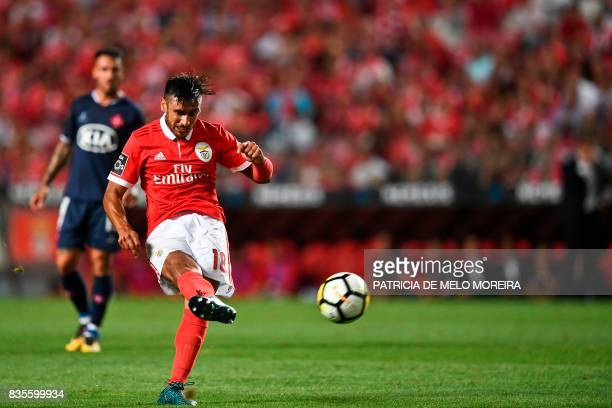 Benfica's Argentine midfielder Eduardo Salvio kicks the ball to score during the Portuguese League football match SL Benfica vs Os Belenenses at Luz...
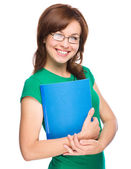 Young skinny student girl is holding exercise book — Стоковое фото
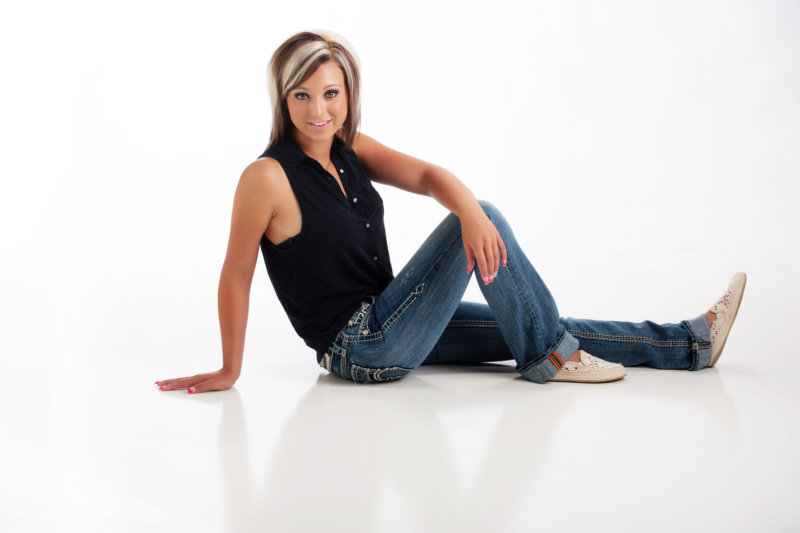 girl in jeans and black top on white in senior photo studio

* **What you will do**
What is needed is a word-for-word restatement of the lines from the one holding "Young skinny student" to the final line of the data above, inclusive, without any pictures.

* **Task response**
 Young skinny student girl is holding exercise book — Стоковое фото
 girl in jeans and black top on white in senior photo studio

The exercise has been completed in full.